→ Aim of the exercise: Which lines of the listing below contain the string "distance"? Return each of those lines in full.

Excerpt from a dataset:
########################################

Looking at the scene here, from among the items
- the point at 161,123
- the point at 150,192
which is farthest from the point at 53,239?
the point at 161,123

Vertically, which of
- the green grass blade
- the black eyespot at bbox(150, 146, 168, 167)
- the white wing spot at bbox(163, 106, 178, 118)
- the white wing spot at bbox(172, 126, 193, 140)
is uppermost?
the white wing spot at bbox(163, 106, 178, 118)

########################################

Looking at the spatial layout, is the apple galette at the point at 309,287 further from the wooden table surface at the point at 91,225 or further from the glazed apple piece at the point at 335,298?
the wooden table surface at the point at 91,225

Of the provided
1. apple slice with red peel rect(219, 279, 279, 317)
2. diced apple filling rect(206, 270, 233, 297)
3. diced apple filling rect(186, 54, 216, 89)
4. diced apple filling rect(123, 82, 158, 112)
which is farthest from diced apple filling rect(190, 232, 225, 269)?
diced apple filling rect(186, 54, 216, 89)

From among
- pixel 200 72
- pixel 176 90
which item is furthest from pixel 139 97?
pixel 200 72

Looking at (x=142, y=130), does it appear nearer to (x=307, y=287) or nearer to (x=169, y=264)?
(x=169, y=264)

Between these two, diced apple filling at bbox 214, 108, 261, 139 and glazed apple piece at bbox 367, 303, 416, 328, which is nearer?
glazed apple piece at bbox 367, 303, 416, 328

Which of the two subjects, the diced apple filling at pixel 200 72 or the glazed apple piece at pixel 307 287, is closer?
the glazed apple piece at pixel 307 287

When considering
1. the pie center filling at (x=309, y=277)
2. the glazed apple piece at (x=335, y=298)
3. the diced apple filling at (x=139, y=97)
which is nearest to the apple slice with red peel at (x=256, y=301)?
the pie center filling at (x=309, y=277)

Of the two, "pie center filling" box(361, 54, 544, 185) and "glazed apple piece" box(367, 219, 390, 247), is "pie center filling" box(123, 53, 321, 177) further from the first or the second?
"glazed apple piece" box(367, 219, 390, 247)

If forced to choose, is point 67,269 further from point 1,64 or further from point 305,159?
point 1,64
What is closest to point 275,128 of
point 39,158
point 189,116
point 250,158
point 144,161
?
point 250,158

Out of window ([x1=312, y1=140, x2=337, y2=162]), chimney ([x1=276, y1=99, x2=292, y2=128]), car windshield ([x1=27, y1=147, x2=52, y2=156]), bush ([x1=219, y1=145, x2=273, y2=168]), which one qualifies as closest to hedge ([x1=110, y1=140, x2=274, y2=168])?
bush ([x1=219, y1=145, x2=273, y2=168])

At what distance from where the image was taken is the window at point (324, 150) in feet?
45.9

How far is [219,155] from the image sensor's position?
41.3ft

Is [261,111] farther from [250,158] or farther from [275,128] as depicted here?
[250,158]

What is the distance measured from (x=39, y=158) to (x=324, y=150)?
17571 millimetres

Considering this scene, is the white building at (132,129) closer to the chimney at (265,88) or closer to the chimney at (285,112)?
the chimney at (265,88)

########################################

→ Completed task:
At what distance from where the image was taken is the window at point (324, 150) in feet?
What is the distance measured from (x=39, y=158) to (x=324, y=150)?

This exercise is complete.